Hans , says: May 20, 2019 at 1:58 pm GMT
@crimson2 Yea, but not nearly as many as the number of Jews killed by the Romans:

Earlier "Holocaust" franchises, because the bs undoubtedly goes back further
Talmud: Gittin 57b claims that four billion Jews were killed by the Romans in the city of Bethar.

Gittin 58a claims that 16 million Jewish children were wrapped in scrolls and burned alive by he Romans.

Plus the endless Six Million Kvetching from the mid-1800s up to WWII.

Those Jews must have been starting stupid wars.
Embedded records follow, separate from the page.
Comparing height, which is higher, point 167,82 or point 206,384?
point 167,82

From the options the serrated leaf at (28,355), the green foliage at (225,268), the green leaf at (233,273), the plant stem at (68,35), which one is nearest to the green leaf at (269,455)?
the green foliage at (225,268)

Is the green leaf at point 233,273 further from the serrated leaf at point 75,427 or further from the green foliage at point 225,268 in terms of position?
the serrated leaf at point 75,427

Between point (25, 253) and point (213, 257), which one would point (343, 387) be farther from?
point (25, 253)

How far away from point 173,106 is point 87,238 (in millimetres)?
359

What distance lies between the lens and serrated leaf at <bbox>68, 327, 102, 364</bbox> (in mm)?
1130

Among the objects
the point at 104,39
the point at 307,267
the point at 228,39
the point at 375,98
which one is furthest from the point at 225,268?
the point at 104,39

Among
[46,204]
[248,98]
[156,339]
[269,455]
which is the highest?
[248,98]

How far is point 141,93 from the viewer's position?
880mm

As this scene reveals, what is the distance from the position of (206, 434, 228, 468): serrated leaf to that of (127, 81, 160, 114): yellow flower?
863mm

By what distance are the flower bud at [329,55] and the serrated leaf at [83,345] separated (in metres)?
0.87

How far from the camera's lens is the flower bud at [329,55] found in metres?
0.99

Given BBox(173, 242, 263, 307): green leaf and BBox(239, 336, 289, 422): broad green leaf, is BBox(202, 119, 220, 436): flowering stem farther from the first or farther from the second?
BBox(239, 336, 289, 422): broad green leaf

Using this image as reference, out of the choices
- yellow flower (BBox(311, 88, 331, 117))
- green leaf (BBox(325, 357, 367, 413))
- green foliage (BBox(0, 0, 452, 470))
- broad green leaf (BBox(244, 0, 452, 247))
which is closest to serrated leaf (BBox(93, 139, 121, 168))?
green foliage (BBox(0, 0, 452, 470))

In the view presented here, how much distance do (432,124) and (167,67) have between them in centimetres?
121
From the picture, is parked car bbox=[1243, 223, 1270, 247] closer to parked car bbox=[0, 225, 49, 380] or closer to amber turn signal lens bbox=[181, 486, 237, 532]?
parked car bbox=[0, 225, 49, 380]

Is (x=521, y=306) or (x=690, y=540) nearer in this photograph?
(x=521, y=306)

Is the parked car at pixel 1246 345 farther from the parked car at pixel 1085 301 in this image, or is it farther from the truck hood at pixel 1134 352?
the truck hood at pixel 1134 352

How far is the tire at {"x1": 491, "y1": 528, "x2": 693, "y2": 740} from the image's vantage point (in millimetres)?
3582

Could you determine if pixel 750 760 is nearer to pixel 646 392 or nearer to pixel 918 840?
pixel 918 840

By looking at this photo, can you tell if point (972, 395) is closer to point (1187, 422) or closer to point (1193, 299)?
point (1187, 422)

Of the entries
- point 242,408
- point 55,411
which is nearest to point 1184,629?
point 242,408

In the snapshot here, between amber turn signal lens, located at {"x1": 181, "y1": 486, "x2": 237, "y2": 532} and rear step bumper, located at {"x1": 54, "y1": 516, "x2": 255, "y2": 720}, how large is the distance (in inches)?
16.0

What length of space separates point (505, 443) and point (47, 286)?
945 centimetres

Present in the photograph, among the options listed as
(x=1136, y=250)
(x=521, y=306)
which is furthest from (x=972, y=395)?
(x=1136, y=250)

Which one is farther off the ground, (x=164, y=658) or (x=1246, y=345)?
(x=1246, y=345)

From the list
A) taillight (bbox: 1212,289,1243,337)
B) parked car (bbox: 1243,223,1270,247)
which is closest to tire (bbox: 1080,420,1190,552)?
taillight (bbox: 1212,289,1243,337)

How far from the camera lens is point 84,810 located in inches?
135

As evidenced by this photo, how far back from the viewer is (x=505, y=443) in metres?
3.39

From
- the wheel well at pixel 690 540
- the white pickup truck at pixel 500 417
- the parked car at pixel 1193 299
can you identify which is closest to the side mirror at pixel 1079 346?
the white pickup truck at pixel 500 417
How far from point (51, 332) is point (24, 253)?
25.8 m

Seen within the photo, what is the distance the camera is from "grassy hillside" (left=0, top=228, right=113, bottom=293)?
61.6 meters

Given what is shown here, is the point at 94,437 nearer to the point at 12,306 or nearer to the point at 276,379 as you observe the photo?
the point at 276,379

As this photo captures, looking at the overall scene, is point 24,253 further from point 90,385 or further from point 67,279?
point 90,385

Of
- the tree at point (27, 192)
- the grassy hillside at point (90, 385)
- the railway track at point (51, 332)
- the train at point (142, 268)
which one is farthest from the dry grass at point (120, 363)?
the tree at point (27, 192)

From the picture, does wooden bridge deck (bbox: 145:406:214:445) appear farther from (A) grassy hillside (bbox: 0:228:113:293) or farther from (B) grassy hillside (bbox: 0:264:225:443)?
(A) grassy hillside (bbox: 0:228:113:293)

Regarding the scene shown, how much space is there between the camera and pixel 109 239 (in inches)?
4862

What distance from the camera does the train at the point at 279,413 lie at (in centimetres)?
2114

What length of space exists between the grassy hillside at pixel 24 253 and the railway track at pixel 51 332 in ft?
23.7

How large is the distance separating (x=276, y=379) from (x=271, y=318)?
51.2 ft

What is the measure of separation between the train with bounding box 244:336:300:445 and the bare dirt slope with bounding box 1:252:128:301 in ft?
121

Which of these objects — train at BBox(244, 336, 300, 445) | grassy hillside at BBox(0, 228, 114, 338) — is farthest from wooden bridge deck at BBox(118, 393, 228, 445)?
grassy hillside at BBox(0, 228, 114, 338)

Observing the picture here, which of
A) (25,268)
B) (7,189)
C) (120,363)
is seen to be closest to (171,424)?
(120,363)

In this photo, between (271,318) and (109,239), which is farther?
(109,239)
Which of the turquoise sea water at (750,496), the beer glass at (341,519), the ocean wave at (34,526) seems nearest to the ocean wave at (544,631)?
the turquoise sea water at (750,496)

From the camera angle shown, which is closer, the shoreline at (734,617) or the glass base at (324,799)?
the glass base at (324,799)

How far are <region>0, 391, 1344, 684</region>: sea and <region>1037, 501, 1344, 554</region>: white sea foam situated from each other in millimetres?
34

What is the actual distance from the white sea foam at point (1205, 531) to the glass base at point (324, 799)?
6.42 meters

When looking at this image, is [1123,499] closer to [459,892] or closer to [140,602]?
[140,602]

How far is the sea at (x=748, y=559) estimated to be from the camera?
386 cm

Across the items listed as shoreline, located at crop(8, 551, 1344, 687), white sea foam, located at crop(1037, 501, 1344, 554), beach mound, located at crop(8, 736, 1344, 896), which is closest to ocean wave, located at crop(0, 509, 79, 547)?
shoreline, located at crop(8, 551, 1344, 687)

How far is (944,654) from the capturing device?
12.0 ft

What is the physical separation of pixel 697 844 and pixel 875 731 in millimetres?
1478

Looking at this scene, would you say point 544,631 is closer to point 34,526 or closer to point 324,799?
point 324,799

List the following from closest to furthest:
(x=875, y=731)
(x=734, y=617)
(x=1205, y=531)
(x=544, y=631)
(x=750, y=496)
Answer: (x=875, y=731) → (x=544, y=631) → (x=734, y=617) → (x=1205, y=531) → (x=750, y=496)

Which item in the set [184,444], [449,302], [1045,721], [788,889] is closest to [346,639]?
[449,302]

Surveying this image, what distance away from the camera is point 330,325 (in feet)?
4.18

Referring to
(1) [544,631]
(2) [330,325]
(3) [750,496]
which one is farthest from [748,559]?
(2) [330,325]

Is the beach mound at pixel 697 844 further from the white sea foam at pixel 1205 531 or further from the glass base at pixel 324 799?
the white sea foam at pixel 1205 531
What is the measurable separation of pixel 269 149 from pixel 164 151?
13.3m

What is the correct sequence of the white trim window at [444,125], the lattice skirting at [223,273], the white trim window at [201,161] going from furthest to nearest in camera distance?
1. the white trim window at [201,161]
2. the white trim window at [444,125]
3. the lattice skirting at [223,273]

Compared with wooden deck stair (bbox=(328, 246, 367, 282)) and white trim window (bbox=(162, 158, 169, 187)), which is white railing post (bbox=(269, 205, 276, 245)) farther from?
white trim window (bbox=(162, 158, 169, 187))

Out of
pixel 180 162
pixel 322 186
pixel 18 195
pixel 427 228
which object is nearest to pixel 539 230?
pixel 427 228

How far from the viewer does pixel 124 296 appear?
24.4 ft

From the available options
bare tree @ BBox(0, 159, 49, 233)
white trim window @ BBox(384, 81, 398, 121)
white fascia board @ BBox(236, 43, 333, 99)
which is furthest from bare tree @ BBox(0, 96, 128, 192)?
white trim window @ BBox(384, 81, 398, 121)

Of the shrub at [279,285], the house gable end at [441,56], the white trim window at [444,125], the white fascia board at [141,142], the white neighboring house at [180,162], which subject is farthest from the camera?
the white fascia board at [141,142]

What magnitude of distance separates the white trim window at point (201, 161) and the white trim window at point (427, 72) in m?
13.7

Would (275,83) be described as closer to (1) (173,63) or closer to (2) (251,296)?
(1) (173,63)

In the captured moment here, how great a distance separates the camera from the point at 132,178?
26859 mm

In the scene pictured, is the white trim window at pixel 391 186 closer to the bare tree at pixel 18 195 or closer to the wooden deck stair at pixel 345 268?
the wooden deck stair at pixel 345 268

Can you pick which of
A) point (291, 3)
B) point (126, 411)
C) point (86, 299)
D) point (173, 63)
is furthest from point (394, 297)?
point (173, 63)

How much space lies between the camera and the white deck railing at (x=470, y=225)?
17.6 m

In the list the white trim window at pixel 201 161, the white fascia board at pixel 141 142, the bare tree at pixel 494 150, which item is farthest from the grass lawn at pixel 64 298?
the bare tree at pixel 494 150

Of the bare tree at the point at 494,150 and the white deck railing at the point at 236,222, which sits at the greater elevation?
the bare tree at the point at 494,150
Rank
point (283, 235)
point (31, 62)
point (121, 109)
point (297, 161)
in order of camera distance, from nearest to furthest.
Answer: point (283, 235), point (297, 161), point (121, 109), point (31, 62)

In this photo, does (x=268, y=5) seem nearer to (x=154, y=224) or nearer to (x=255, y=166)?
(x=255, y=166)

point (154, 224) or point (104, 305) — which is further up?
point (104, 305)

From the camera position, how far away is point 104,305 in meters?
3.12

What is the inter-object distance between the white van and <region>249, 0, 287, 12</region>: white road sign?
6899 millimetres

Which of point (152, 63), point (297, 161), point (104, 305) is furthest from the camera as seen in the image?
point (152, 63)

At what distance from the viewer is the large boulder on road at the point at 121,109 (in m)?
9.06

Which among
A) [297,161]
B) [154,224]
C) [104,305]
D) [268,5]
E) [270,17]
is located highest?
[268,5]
http://thebirdman.org/Index/Jews/Jews-FilesForHistory&ScripturalOrigin/TheIncredibleNumbersOfJewishVictimology-ArthurButz.htm

Johnny Rottenborough , says: Website May 20, 2019 at 2:06 pm GMT
@Xityl Xityl -- This is why Britain is experiencing things like Rotherham. It's all related and karmic Britain will soon be extinguished forever

Forget karma: Sweden, neutral in World War II, is also experiencing things like Rotherham and will be extinguished even sooner than Britain.

Neil , says: May 20, 2019 at 2:13 pm GMT
A few days after the bombing the Gaulitier of Dresden sent a message to Berlin stating that they had recovered 240,000 bodies and asked for instructions as to what to do next. Apparently the reply was to stop counting.